Could you use the space behind the loft for an aviary or flight pen? Again, keep them off the ground if possible.

I'm all for using what you've got, as long as the birds are safe and secure. If disease, vermin, weather or predators can get to the birds, you might be setting yourself up for problems.

Good luck!

Don

P.S. As others have said... Moving eggs, nests, very young birds, etc. is playing with fire. Often, the parents will abandon the eggs or babies, and they will die.


----------



## ptras (Jun 29, 2010)

cbx1013 said:


> Me?
> 
> I'd start over...
> 
> ...


Not sure I agree that you need to start over. You just need to make sure that the nest boxes are big enough and can be defended. As to the requirement for a nest box: In the few short months that I have been involved with pigeons, I have seen hundreds of pigeons raising young in any imaginable number of places. This includes in nest boxes behind the nest bowl, on the floor, in a corner, in a feed tray, under a board leaning against the wall. Hay or other similar material makes a fine nest, and will provide good material to exercise the babies' feet.


----------



## Omlet (Aug 3, 2010)

ptras said:


> Hi Omlet,
> 
> You say in your post that you built the nest boxes yesterday, but there are eggs and hatchlings in the box. Did you move them there from another location? If so, are the breeders continuing to sit on the eggs/care for the babies? Everyone I have spoken with advises me not to move a nest, or the parents will abandon the eggs.


Unfortunately, the parents refuse to sit on the eggs, so I had to take them out. During candling, none of the eggs seem to have any blood vessels or embryos, so I'm taking they were laid early. The babies are being fed by multiple pigeons, and the parents still sit on them periodically. 



cbx1013 said:


> Me?
> 
> I'd start over...
> 
> ...


Trust me, I'd start over if I could, but money is kinda tight right now. The lip of the nests will be changed today, and I'm also laying down a nice floor. It's currently concrete right now, but a hammer should fix it up easy.  I'm also going to try and elevate the cage using some concrete bases, but lifting up this thing will be a challenge; it weighs tons!

The back is very spacious, so I think it's possible to add an aviary or flight pen.

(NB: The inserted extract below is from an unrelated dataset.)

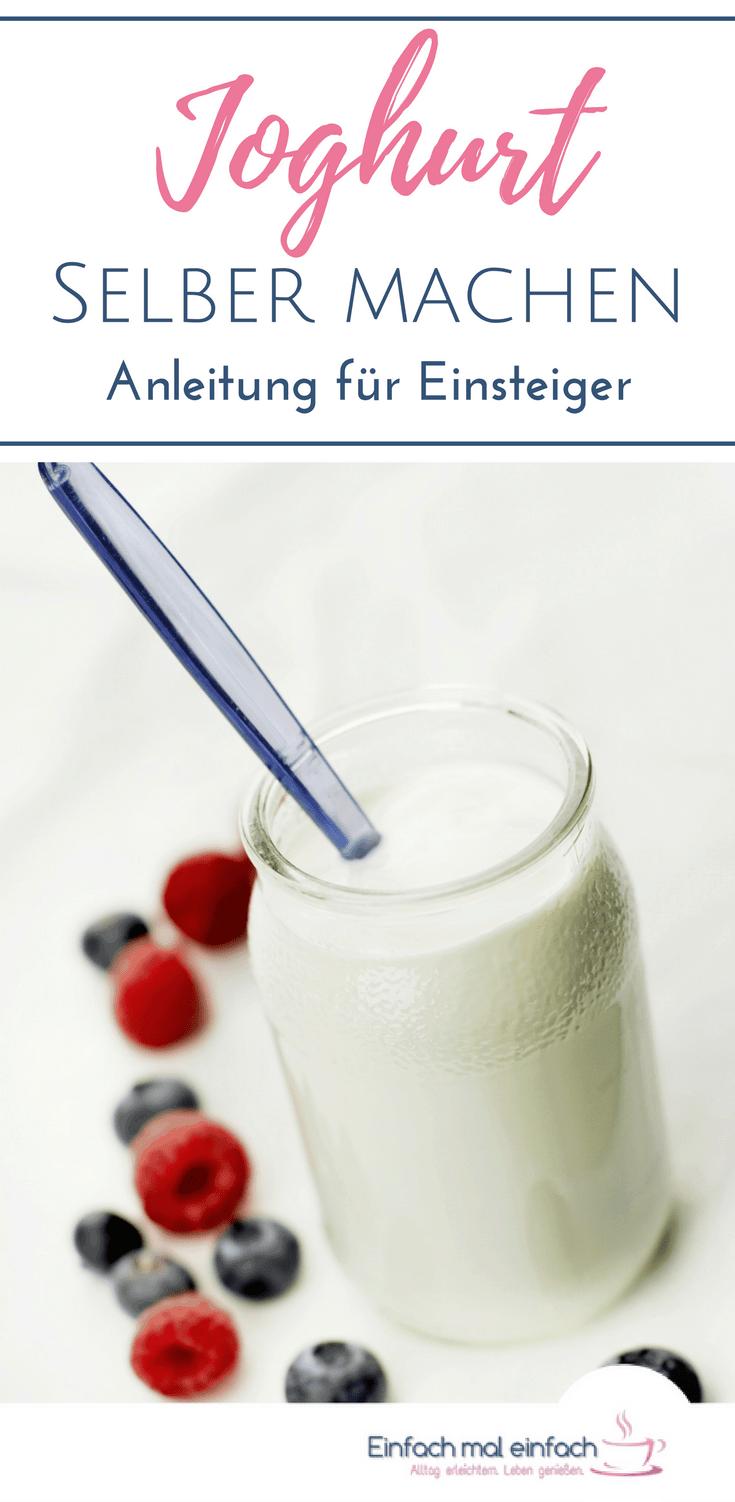 Joghurt selber machen - Schritt-für-Schritt - Bild 12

It will indeed be off the ground. 

Thank you all for your suggestions!


----------



## Shadybug Lofts (Mar 13, 2010)

Why not put a raised floor over the concrete 4" that can be removed in sections to clean under. you could still walk in it.


----------



## cbx1013 (Aug 12, 2009)

ptras said:


> As to the requirement for a nest box: In the few short months that I have been involved with pigeons, I have seen hundreds of pigeons raising young in any imaginable number of places. This includes in nest boxes behind the nest bowl, on the floor, in a corner, in a feed tray, under a board leaning against the wall. Hay or other similar material makes a fine nest, and will provide good material to exercise the babies' feet.


Ptras:

We'll have to agree to disagree re: nest bowls. My experience was that the hay or bedding will quickly get knocked out of the box, or scooted to the sides, leaving the chicks on bare wood. Now, if you could line the box with something like old carpet or whatever (throw it out frequently, of course) or get the bedding deep enough- you could be fine.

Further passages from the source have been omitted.